--- PROMPT ---
Please copy out the entries below exactly, beginning with the line that contains "3-бөлмелі пәтер ·" and ending with the line that contains "Somos Conciencia", and include nothing outside that span.

DATA RECORDS below:

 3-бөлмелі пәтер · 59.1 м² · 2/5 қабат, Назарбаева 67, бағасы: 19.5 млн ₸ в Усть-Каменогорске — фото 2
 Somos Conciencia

End of DATA RECORDS.
DATA RECORDS below:

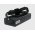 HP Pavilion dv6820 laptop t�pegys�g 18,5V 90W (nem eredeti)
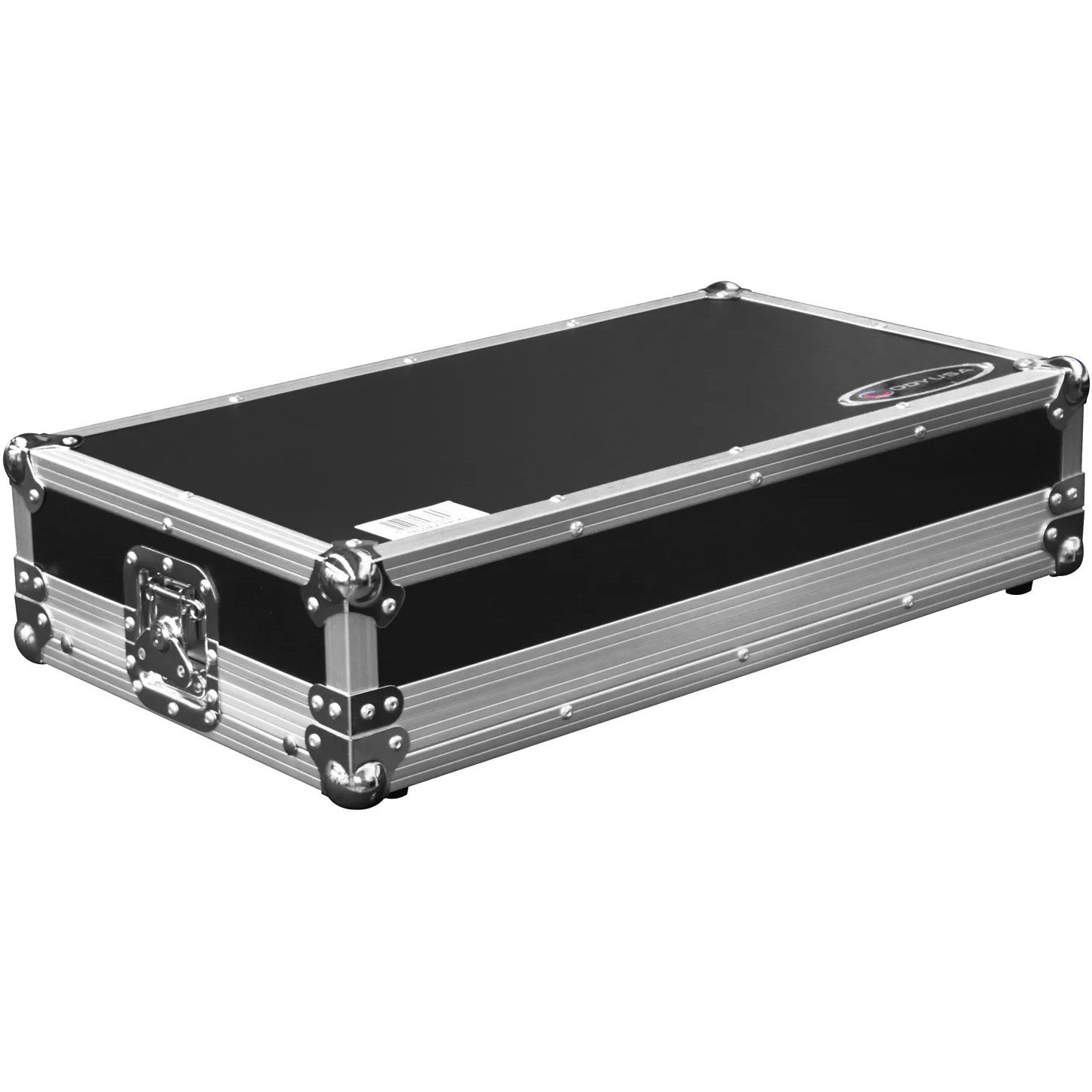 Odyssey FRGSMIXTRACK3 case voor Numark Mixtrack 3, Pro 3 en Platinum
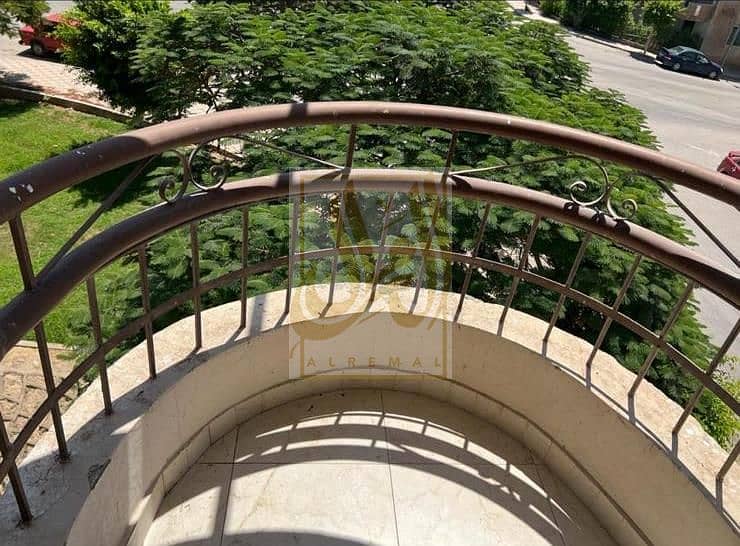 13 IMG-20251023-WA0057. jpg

End of DATA RECORDS.

--- RESPONSE AREA ---
 3-бөлмелі пәтер · 59.1 м² · 2/5 қабат, Назарбаева 67, бағасы: 19.5 млн ₸ в Усть-Каменогорске — фото 2
 Somos Conciencia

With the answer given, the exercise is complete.